Exercise brief: Write the line that includes "As this image" and all subsequent lines, exactly as written, and nothing more.

----- Supplied data

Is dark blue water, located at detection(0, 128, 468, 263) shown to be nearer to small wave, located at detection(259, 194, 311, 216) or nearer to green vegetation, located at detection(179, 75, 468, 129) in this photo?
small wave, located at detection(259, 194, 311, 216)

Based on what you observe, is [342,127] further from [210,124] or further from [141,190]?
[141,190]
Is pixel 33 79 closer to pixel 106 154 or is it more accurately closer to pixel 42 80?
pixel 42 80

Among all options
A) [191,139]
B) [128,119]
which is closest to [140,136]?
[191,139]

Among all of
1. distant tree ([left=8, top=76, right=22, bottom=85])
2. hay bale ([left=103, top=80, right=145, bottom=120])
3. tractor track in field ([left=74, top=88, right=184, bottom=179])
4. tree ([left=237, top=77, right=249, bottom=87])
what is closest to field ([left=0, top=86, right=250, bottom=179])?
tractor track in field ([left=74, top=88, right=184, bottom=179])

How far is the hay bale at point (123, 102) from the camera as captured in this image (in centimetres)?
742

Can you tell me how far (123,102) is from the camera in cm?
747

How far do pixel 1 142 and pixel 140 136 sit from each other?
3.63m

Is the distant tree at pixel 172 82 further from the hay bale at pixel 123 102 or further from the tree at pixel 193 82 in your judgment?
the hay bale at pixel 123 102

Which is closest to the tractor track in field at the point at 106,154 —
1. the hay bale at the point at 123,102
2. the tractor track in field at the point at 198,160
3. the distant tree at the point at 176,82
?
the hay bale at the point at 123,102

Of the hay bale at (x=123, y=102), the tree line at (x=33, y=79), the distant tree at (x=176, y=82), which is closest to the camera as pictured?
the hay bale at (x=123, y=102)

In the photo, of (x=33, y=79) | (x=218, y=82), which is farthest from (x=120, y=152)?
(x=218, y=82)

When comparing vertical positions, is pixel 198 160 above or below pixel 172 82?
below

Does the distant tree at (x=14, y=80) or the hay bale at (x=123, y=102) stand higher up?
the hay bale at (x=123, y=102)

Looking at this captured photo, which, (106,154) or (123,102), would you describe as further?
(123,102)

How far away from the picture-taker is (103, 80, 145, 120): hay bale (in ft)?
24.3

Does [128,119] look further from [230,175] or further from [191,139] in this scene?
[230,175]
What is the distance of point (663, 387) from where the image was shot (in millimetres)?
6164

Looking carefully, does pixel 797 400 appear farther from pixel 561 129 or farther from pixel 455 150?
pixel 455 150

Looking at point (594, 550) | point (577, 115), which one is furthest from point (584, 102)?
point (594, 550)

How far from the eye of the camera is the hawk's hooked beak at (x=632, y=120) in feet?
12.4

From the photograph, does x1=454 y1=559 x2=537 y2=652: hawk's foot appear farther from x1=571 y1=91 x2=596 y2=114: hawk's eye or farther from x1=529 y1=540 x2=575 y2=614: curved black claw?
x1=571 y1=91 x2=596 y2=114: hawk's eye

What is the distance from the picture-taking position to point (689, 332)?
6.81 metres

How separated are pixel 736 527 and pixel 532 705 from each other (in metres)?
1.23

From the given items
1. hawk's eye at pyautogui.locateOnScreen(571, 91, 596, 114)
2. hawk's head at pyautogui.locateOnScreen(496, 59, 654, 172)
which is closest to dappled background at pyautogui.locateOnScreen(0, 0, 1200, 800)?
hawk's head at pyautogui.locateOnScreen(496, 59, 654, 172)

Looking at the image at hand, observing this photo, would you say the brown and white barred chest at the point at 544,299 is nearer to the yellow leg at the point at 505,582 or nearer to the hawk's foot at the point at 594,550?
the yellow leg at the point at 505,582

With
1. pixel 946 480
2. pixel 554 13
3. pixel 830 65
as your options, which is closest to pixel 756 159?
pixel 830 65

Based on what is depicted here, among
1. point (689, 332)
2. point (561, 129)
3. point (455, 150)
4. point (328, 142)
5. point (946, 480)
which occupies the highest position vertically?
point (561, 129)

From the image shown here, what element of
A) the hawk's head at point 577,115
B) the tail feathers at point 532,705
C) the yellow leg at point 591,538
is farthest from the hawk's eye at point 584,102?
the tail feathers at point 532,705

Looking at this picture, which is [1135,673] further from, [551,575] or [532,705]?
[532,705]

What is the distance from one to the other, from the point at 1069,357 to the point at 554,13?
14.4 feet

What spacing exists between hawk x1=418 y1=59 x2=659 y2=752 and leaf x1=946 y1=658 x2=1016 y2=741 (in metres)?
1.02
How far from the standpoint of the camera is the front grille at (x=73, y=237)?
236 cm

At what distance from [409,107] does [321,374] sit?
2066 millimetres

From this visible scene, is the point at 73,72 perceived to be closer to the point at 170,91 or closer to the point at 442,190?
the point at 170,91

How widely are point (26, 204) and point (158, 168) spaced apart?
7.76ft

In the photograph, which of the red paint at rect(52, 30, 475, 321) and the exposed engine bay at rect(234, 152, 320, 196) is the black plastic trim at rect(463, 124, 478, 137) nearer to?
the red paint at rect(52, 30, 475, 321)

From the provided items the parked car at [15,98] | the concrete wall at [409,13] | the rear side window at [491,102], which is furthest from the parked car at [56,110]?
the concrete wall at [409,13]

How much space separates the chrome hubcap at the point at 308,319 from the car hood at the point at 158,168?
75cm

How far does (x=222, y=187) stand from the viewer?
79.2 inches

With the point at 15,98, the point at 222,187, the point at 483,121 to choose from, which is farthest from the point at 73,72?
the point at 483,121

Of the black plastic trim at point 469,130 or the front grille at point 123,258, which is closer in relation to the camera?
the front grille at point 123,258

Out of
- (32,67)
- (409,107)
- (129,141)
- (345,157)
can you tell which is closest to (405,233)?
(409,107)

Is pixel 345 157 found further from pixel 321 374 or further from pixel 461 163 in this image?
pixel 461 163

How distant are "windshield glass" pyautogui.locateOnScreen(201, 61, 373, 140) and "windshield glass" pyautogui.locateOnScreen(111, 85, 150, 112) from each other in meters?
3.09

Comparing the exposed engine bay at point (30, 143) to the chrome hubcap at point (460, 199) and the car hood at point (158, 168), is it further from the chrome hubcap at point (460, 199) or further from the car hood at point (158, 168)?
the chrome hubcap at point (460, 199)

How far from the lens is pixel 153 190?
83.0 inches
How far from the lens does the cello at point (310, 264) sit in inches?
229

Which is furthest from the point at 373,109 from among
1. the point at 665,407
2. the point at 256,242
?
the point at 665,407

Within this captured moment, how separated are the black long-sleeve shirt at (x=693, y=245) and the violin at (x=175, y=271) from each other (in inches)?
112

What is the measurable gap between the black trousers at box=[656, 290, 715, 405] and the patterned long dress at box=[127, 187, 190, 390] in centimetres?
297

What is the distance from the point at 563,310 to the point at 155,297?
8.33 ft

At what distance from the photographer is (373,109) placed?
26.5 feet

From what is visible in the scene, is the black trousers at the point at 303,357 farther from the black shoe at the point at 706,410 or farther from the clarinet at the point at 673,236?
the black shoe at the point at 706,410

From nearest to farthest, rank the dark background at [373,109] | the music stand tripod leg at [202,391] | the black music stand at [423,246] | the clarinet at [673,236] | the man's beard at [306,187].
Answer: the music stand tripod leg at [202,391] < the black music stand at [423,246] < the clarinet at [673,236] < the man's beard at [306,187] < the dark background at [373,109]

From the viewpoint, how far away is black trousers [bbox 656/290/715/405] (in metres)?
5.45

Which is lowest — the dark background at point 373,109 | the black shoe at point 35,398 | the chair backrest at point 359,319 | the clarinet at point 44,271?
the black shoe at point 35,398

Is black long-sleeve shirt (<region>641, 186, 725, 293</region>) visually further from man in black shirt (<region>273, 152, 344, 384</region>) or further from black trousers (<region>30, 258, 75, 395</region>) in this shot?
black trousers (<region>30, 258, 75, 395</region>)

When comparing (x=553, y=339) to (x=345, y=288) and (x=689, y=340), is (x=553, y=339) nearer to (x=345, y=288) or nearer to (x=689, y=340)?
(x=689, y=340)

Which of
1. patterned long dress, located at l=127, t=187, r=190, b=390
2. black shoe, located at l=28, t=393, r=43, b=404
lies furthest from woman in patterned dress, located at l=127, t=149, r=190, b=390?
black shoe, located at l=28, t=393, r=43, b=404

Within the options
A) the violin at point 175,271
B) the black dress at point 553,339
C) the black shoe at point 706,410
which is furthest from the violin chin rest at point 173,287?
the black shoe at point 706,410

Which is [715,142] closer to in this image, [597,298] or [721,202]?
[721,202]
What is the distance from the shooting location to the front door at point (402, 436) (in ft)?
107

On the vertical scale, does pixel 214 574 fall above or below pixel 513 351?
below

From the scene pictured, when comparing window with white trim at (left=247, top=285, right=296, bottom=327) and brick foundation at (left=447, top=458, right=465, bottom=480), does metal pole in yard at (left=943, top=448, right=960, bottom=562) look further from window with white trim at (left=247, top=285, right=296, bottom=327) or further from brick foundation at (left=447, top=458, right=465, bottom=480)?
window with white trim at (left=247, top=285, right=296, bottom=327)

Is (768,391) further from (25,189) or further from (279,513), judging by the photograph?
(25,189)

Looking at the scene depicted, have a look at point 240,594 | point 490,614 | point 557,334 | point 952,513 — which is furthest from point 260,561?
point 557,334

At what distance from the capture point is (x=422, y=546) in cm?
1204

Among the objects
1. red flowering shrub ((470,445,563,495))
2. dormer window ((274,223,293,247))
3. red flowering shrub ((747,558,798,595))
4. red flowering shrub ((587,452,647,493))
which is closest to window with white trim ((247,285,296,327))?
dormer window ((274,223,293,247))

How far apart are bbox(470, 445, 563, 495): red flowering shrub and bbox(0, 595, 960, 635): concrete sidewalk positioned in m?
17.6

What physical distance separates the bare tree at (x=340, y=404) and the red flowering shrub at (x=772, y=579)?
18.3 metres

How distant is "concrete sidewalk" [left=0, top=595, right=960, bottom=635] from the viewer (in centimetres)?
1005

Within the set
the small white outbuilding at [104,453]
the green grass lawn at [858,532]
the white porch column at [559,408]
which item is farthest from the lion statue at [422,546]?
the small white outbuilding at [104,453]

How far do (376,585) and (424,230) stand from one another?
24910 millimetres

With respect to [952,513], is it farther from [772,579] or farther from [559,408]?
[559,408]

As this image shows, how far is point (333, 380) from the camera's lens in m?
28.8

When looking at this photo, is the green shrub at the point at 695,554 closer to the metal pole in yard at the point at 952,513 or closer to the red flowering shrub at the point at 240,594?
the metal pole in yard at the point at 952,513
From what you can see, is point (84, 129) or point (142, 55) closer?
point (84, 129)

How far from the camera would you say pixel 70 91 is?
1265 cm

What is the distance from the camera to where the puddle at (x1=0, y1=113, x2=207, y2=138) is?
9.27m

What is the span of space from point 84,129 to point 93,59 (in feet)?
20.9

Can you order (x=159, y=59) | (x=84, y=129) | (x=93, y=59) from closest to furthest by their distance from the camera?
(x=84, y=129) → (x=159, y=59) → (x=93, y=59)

----------

Exercise result:
As this image shows, how far is point (333, 380) from the camera's lens in m?
28.8

When looking at this photo, is the green shrub at the point at 695,554 closer to the metal pole in yard at the point at 952,513 or closer to the red flowering shrub at the point at 240,594?
the metal pole in yard at the point at 952,513
From what you can see, is point (84, 129) or point (142, 55) closer?
point (84, 129)

How far from the camera would you say pixel 70 91 is?
1265 cm

What is the distance from the camera to where the puddle at (x1=0, y1=113, x2=207, y2=138) is?
9.27m

What is the span of space from point 84,129 to point 93,59 (in feet)?
20.9

Can you order (x=159, y=59) | (x=84, y=129) | (x=93, y=59) from closest to furthest by their distance from the camera?
(x=84, y=129) → (x=159, y=59) → (x=93, y=59)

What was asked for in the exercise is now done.